Another interesting thing that I learnt during this time - it’s downright scary how effective can little, interdisciplinary team be. Group consisting of designer, programmer and good animator is able to put ideas to life in no time. Sure, we had lots of assets/code to lean on’ It still was cool that it literally would take us 40-50 minutes to try some completely new attacks, player actions or NPC behaviours (from basic idea to rough result, which would then be either thrown out (usually) or tweaked further). At times we’d even mock ourselves about it (as in ‘OK, I animated this attack in 20 minutes, now let’s see how quickly can you code it’ [just for the record, I did in 19m45s and don’t let anyone tell you otherwise]). Remember how many times someone says/thinks: ‘wouldn’t it be cool to do X’, but then the idea gets discarded, because it’s too late or it’s too much work? When doing prototype - it shouldn’t happen. You just try it. It may be cool or it may suck, but you won’t know it until you play it. In gamedev you never work in vacuum, but in prototyping phase the feeling of teamwork seems especially strong, just because the results are so quickly visible and everyone’s there to rate/tweak the hell out of them. Sometimes, it feels like pair programming, just there’s 3 or 4 of you and you’re the only one programming with the rest of wise asses breathing down your neck, complaining about compilation speed and throwing crazy ideas for improvements before the game has even a chance to load for the first time.

On top of all that, I got to spent 1.5 months in Lyon as a bonus. All in all, I had lots of fun, it surely is very interesting stage of production. Hectic, but enjoyable.

In other news:

  • I uploaded first version of radix sorter class in RDESTL. It’s rather basic, integers only (no smart floating-point tricks yet), but from my tests it seems quite effective.

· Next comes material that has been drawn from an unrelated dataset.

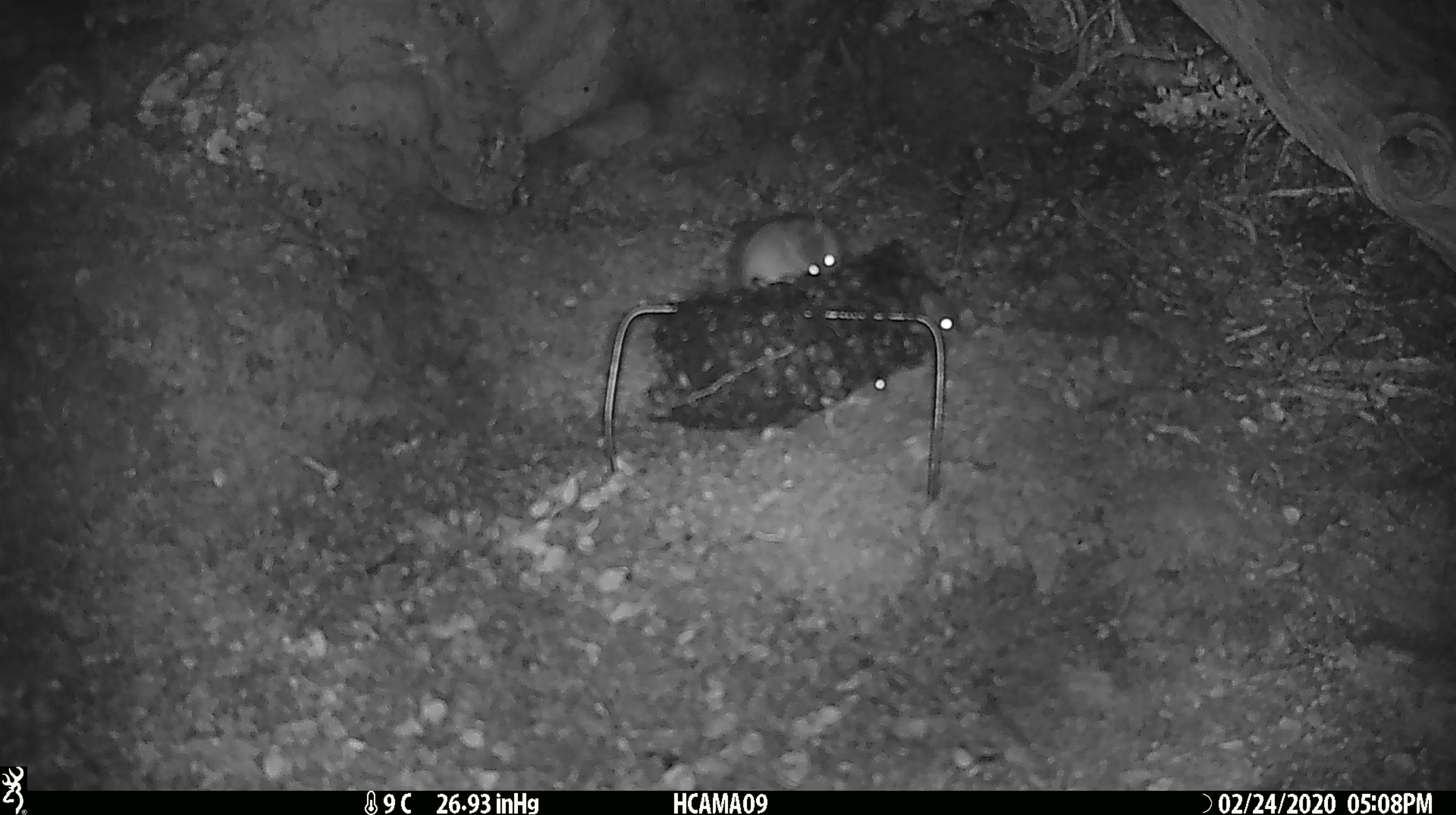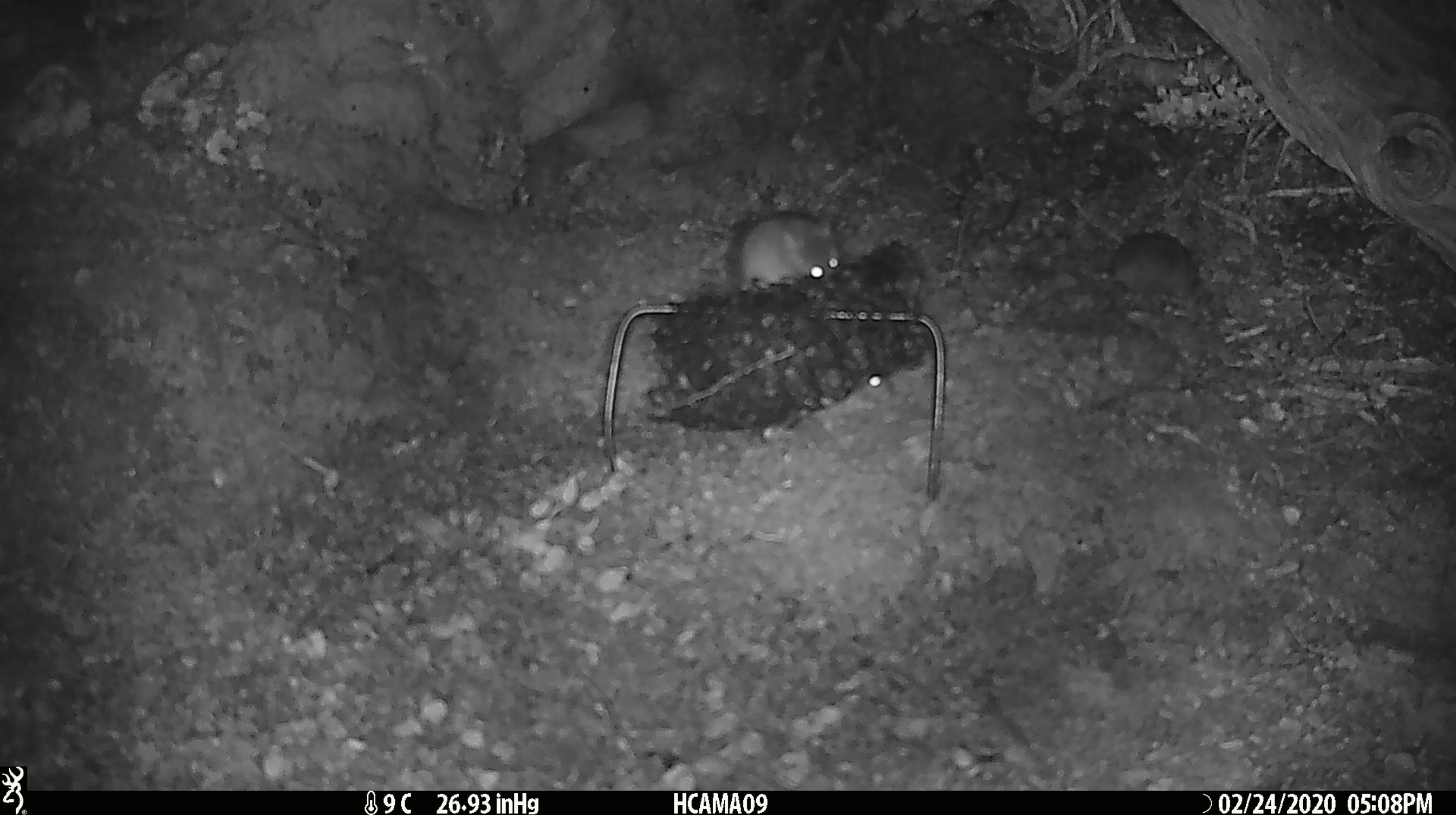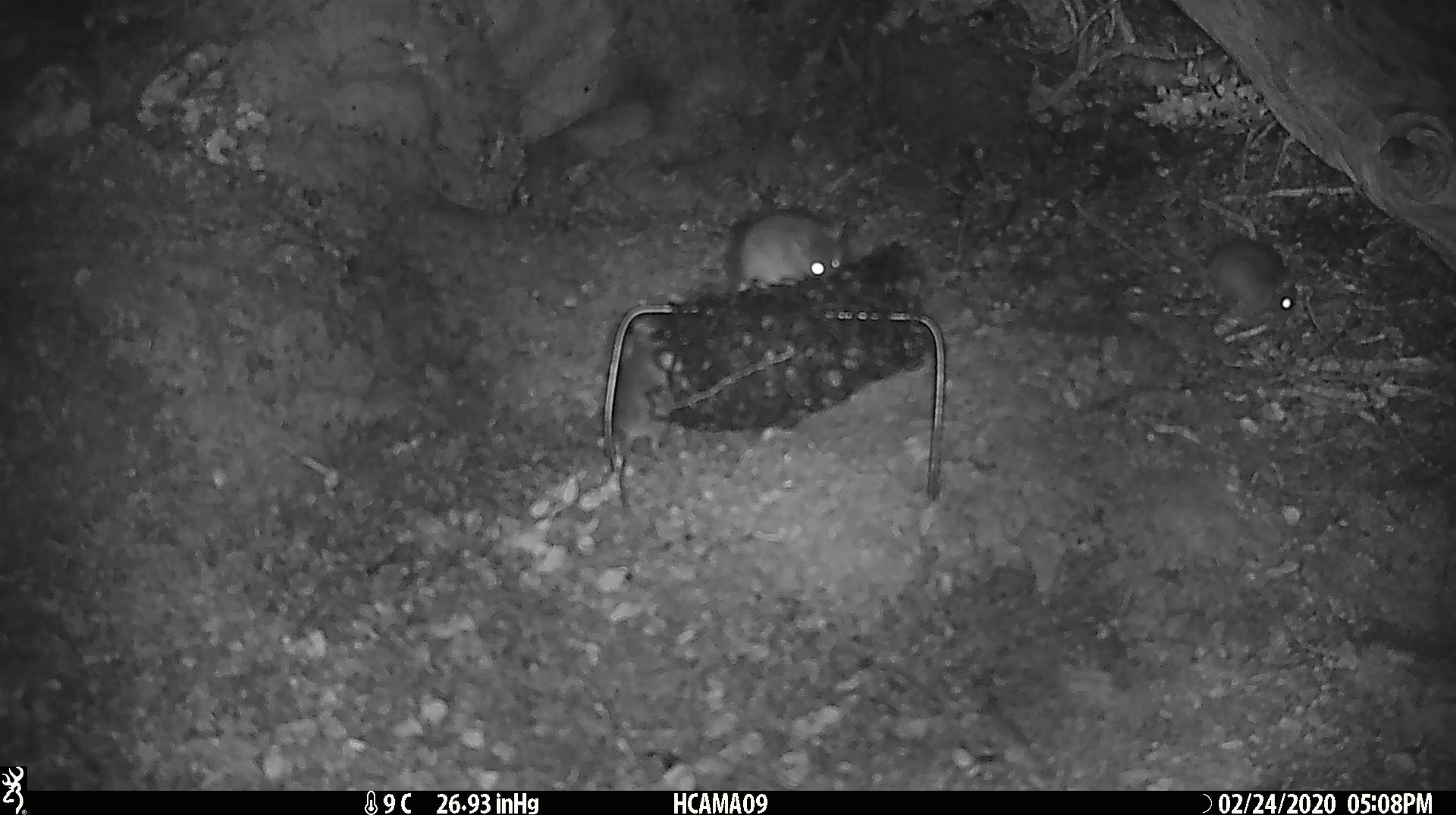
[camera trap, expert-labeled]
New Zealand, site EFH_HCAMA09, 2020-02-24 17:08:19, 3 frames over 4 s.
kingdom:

  • OpenCL standard has been released.

  • List of GDC 2009 sessions is up, some tasty stuff there, especially Gaffer’s lectures seem interesting.

Old comments

disappointed 2009-04-12 19:35:36

too bad your company raped wsg in the meantime…

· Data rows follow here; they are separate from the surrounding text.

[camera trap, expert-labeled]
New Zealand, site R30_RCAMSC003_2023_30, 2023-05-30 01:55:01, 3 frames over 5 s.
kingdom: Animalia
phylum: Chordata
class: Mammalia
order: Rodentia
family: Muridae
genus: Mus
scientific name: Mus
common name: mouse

curious 2009-04-13 12:46:16

Disappointed, could you elaborate on that? Statements like this make no sense to most of polish developers, cause all we know is that CD Projekt hired WSG to port Witcher to consoles. And if you wanted to target Maciej only, he’s got email…

admin 2009-04-18 18:18:04

I no longer work at CDPR and my involvement with this particular project stopped in December’08, so I’m not sure what you mean here, especially that being just a lowly code monkey, I’ve obviously never dealt with business matters.

js 2009-04-29 22:10:55

I think disappointed means that :
http://www.gamesindustry.biz/articles/financial-dispute-puts-the-witcher-games-on-hold
CDPR replied:
http://www.rpgwatch.com/show/newsbit?rwsiteid=1&newsbit=11905

xp 2010-10-18 18:04:55

Great! In case you didn’t know, people out there are using rdestl for serious stuff:
http://unbounddeveloper.com/node/17

xp 2010-10-08 21:57:07

do you plan to implement move constructor in RDESTL?

admin 2010-10-09 23:17:37

At some point - most certainly. Need to find time to get MSVC2k10 first.